Rando ha pronunciado estas palabras en la ceremonia de inauguración del séptimo Festival ‘Amnis Callis’, que organiza Barbaño con la finalidad de poner en valor la importancia cultural, patrimonial y turística de este yacimiento arqueológico de Torreáguila.

El presidente de la Diputación Provincial de Badajoz, Miguel Ángel Gallardo, ha asistido a la apertura del festival de este año que ha tenido lugar en el coqueto Centro Cultural de Barbaño.

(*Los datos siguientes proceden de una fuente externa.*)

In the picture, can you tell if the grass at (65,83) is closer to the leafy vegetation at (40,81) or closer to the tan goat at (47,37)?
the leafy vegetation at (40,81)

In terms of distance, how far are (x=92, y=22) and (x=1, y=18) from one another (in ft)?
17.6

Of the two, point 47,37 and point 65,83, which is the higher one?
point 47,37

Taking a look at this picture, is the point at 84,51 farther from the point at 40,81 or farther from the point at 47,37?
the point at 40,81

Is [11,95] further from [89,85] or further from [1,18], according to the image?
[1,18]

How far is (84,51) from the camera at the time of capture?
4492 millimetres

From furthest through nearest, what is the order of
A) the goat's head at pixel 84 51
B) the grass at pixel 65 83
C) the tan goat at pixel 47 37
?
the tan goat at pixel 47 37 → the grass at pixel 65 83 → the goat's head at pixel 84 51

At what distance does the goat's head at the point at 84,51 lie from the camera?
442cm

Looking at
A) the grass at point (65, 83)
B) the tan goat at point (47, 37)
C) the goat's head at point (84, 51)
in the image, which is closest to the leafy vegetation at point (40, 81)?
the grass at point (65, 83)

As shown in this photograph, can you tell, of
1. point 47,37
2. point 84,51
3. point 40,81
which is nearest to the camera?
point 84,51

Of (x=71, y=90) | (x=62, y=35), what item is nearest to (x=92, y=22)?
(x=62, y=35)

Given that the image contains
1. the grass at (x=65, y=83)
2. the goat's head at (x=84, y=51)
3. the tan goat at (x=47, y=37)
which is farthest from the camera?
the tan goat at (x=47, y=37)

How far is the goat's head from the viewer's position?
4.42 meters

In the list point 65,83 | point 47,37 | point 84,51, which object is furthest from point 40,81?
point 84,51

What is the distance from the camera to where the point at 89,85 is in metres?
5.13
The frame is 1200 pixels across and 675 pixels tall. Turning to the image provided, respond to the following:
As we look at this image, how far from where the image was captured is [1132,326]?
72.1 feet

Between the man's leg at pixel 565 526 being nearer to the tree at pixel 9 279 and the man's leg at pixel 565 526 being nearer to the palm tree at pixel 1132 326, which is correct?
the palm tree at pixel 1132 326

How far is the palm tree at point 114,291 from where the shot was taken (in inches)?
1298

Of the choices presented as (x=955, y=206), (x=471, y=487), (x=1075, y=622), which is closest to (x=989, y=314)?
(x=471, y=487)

Previamente, Gallardo había visitado el Ayuntamiento, donde departió con el alcalde y firmó en el libro de honor del consistorio.

Posteriormente recorrió la Plaza y algunas de las calles del pueblo, donde se ha instalado un Mercado Romano y un escenario en el que tendrán lugar algunas representaciones de obras clásicas a lo largo de este fin de semana.

El presidente de la Diputación valoró el compromiso general que los habitantes de Barbaño tienen con este festival cuyo presente alabó y al que anticipó un buen futuro porque ha nacido de la voluntad de todo un pueblo.

Recordó a los asistentes a la inauguracion que al igual que los habitantes de la vieja villa romana cuyas instalaciones han sido rescatadas de la tierra crearon junto al Guadiana y en tierras fértiles la identidad de un pueblo, así los colonos que se asentaron en Barbaño cuando estas tierras se convirtieron en regadío fueron también capaces de labrar un buen futuro para sus hijos y para la localidad.

El festival ‘Amnis Callis’, que continuará hasta el domingo, ofrece desde conferencias hasta rutas senderistas que terminarán en Torreáguila y vuelos de globo cautivo sobre esta villa, así como luchas de gladiadores y espectáculos de cetrería entre su oferta lúdica.

Los restos de la villa romana de Torreáguila comenzaron a excavarse en 1984 y dieron como resultado el surgimiento de una antigua instalación agrícola dotada de lagares, termas y almazara que la sitúan entre las primeras de estas características en nuestro país.

Ha proporcionado numerosos hallazgos de equipamientos y ajuares, lo que hizo que los habitantes de Barbaño dieran en conocerla como ‘El Tesoro’. Entre los restos más característicos se encuentra una hebilla en forma de águila erguida, revestida de piedras de colores, de la que sólo existen seis ejemplares en todo el mundo.